“Everyone loves a bit of filth”
I really enjoyed Mrs Henderson Presents when I saw it last year in Bath, it came 13th out of all the shows I saw in 2015, so I was most delighted to hear that it would be transferring into the West End. It managed the journey with its main cast almost entirely intact, Tracie Bennett, Ian Bartholomew and Emma Williams all there, just Mark Hadfield dipping out to (re)join The Painkiller and replaced by Jamie Foreman, and its opening at the Noël Coward Theatre has been largely very well received.
And second time around, it pleased me just as much as the first. Terry Johnson’s direction of this ineffably British show (as with Andy Capp, playing the spoons is up there with the Union Jack) and from my memory, I don’t think that much has significantly changed (though I’ve seen a lot in the intervening 7 months…). That means that the shonky narrator/compere role is still there, which still wears thin quickly, but it also means that its generosity of spirit and warmth of heart is very much present.

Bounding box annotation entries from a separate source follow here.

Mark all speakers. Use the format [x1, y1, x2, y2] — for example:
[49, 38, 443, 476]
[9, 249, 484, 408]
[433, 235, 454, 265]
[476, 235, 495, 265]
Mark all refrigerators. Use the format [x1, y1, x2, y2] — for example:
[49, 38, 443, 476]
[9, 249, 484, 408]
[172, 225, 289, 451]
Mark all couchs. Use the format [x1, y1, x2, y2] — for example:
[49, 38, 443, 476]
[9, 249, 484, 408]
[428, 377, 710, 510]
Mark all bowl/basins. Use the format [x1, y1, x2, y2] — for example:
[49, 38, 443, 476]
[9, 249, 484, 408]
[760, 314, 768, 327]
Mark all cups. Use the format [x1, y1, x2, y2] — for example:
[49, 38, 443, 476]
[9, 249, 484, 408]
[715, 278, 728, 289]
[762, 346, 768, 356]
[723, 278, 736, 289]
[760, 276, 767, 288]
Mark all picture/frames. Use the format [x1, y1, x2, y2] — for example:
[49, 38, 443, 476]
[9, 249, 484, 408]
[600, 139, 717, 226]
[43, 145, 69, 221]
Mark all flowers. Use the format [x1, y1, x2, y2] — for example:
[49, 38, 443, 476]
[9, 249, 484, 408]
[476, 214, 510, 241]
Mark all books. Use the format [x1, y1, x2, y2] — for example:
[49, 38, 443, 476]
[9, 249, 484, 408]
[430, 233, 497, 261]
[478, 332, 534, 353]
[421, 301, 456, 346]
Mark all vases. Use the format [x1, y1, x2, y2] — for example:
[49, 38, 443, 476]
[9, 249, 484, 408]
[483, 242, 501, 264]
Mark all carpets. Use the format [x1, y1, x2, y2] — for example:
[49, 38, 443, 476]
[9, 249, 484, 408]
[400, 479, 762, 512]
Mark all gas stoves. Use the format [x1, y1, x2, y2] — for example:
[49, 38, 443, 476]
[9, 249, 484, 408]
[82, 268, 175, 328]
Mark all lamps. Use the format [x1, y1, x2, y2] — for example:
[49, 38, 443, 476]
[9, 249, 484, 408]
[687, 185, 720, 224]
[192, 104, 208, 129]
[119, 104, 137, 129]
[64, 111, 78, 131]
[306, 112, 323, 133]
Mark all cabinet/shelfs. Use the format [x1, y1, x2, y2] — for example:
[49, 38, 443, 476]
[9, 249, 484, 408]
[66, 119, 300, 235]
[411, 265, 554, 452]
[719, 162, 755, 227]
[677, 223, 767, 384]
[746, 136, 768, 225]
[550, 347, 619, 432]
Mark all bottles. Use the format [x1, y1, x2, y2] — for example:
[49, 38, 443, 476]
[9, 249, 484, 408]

I’d forgotten just how heart-stoppingly beautiful so many moments are in the show. Mrs Henderson’s memory of the man she truly loved gaining corporeal form, Emma Williams and Matthew Malthouse tripping the light fantastic in Andrew Wright’s brilliant choreography, the confidence that grows in the women who gain a strange form of empowerment. And there was more too – Lizzy Connolly is now firmly on my radar after her show-stealing turn in Xanadu and I appreciated her much more this time round and I’ll be darned if Samuel Holmes isn’t peachier than ever…!
It’s always pleasurable to see a new British musical in the West End and even if it is one based on a film, the commercial sense here is one that can’t be denied, especially when it comes to the risk-averse ticket-buying public. Mrs Henderson Presents remains a joyous piece of theatre, I’d get along there pretty sharpish whilst it remains in such good shape.